It’s no secret that attending networking events is essential to every business person’s success. In order to spread the word about yourself or your business, you need to get out and meet people – and a networking event is the best platform to accomplish this. Meeting people and personally telling them about what you do, and how you can help others with your products or expertise is the best brand representation you can employ.
Yet, when you ask most people how much they like networking events, they’ll tell you they’d rather do most anything than make small talk with a room full of strangers.
It doesn’t take extreme introversion to dislike networking events — even for an extrovert they can be hard work. Although endless chitchat can be easy for some people, most of us find it tedious after awhile, especially when there’s work attached to it. And even for those who readily get started, it’s not fun to try to keep a conversation going with someone who’s hard to connect with, as we stretch to fill awkward silences.
Here are some tips to make a networking conversation start and flow with less effort.
Avoid lingering with friends and established contacts
Whenyou arrive at a networking event, avoid gravitating to people you know. The whole purpose of going to these events is to meet new people and find prospects – and sticking with old ones kind of defeats your main purpose. You should initially thank the host and then immediately find someone new to introduce yourself to. This will help keep you in the right frame of mind as to why you came.
The only acceptable reason for sticking close to your friends/acquaintances is when they introduce or refer you to someone they know whom they know you will be able to help with your products and services.
Three, two, one – who must you gravitate to?
Not sure who to approach?
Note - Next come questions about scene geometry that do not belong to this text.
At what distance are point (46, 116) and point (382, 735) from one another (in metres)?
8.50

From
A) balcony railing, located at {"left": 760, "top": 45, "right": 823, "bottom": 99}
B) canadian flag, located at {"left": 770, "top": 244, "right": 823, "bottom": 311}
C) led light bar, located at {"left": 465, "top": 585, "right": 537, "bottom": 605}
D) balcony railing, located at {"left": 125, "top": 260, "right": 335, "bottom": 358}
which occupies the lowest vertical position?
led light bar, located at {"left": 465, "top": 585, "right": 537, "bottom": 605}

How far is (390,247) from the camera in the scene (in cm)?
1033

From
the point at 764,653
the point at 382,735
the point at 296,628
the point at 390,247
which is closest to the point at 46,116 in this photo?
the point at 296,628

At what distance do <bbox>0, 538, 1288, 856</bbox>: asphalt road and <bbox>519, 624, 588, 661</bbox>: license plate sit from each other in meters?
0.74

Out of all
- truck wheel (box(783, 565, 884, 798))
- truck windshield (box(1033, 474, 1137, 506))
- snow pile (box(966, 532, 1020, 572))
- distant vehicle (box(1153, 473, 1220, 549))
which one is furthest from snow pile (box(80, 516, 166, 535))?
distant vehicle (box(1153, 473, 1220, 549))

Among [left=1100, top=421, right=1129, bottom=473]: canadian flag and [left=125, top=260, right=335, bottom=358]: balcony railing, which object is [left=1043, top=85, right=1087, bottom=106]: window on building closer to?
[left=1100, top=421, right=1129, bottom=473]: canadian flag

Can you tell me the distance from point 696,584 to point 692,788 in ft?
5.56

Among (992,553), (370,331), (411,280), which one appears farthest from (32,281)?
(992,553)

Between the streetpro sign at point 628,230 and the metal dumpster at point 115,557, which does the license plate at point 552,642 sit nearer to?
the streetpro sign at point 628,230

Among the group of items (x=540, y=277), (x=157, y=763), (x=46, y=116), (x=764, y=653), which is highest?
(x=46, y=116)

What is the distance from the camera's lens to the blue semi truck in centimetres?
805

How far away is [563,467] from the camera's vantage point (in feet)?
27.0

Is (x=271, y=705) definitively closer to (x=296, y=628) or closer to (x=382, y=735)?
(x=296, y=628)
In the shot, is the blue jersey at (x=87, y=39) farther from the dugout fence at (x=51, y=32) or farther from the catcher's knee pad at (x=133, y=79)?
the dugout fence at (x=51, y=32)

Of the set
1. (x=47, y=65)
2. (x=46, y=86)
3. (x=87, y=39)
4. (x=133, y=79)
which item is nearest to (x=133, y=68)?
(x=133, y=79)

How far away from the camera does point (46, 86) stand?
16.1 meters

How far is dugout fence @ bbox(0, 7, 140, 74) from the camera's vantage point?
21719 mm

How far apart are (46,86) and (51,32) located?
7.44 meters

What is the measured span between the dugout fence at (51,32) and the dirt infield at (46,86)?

Follow these general rules:
- Three or more? Approach with care. – Never try to barge into a group of four or more people. Come along side of the group, but do not attempt to enter into the discussion until you’ve made eye contact with everyone and a minimum of two other people in the group have said something.
- Two? Avoid. – Do not approach two people who are talking, as you may be interrupting an important discussion.
- One – The ideal. – Initiate conversation with someone who is standing by themselves. They’ll be happy to have someone to talk to them and, as a result, will many times open up with valuable information.
Start by asking for advice
Asking for advice can be both a conversation starter, and a useful way to get helpful information. If the person you’re talking to has attended the event before, ask what they thought was helpful about it, or what other events they attend. Or you can ask them for unrelated advice on common interests like a restaurant or movie suggestion. These kinds of questions can get the conversation flowing naturally and illuminate common interests. As an additional plus, it feels good to have your opinion requested.
One last tip – be confident.
The most confident person in the room holds the most influence. If you go to a network event and you’re not sure what to do, you’re not confident, you’re feeling super awkward and you ultimately spend the whole night just standing next to that tree, people will notice. Own the fact that you’re there. You have just as much a right as anyone else to be there. You are interesting. People do want to talk to you. And there’s nothing awkward about this.